На берегу залива в симпатичном деревянном домике расположилось уютное кафе. Под навесом на крылечке дегустировали бесплатную водку. Писатель прошел мимо. Ведь Бессмыслова — патологическая трезвенница, да и о чем, собственно, с ней пить, непонятно.
— А почему бы нам не приобщиться? — озорно сказала она.
Писатель опешил, но перечить не стал. Стройная продавщица приветливо улыбалась. Перед ней стояли три бутылки на разный вкус: “Оригинальная”, “Классическая” и “Пихтовая”. Он попробовал “Классическую”, написал отзыв и отошел. Бессмыслова выпила одну, затем вторую. Ноги в изящных импортных носках упорно топтались на месте. Она хватила и третью рюмашку, написала отзыв, о чем-то посмеялась с продавщицей и отлепилась наконец от прилавка.

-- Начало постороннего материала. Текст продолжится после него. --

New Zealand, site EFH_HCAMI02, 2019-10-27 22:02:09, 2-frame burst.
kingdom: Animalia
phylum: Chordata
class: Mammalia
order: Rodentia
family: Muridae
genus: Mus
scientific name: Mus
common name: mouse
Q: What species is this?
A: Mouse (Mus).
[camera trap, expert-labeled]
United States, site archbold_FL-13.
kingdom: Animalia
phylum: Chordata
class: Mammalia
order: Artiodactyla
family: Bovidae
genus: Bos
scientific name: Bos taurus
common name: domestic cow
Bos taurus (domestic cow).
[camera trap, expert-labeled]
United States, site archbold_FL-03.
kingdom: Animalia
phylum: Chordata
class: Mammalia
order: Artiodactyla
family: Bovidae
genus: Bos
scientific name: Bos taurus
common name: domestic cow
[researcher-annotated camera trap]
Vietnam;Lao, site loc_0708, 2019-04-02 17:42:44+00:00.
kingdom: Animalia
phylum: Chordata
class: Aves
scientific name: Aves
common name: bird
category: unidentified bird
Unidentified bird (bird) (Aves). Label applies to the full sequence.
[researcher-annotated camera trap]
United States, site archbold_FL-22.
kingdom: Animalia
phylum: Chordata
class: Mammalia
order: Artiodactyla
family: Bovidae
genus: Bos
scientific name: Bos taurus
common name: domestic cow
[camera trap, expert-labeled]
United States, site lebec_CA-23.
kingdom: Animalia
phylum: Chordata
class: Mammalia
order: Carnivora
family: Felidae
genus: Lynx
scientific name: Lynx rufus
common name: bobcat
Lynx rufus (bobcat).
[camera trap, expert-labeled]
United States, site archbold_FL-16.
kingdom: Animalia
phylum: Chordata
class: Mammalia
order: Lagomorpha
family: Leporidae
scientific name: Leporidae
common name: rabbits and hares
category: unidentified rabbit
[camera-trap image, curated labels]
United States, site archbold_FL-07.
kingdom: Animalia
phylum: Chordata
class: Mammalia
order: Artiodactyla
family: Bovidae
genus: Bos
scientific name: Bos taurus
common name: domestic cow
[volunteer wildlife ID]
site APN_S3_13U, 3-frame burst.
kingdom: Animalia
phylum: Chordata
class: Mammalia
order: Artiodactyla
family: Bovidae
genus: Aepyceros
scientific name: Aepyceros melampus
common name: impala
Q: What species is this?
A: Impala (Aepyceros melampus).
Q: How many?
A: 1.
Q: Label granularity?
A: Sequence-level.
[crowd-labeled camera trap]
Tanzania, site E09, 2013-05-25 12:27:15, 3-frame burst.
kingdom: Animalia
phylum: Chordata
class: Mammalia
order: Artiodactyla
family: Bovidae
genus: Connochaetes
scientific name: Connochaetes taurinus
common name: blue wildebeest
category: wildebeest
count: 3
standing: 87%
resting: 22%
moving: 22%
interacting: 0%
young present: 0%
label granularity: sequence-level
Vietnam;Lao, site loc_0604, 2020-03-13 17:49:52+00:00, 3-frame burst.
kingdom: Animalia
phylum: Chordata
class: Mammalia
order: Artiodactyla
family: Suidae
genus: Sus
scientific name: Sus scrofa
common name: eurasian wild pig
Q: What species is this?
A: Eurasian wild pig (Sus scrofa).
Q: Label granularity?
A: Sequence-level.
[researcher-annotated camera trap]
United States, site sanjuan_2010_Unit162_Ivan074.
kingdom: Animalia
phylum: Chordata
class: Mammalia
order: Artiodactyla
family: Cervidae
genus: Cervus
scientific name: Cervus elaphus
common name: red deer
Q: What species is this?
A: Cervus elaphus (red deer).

Они сели за свободный столик, с которого открывался живописный вид на залив. Небо просветлело. Тучки чуть рассеялись, и на голубом небе обнаружились солнечные лучики, расходившиеся веером. Волны сладострастно облизывали берег, подгоняли приплясывающую на них лодочку все ближе и ближе. Уже можно было различить сидящую в ней согбенную фигуру рыбака.
— Эх, как я завидую этому простому человеку! Вот так бы и жил. Природа, воздух, простой и понятный труд, а в награду простая пища, и больше ничего,— расчувствовался Страшнов и тут же заказал водочки, а также седло барашка, маринованные миноги и соленые грибочки с картошечкой на закуску.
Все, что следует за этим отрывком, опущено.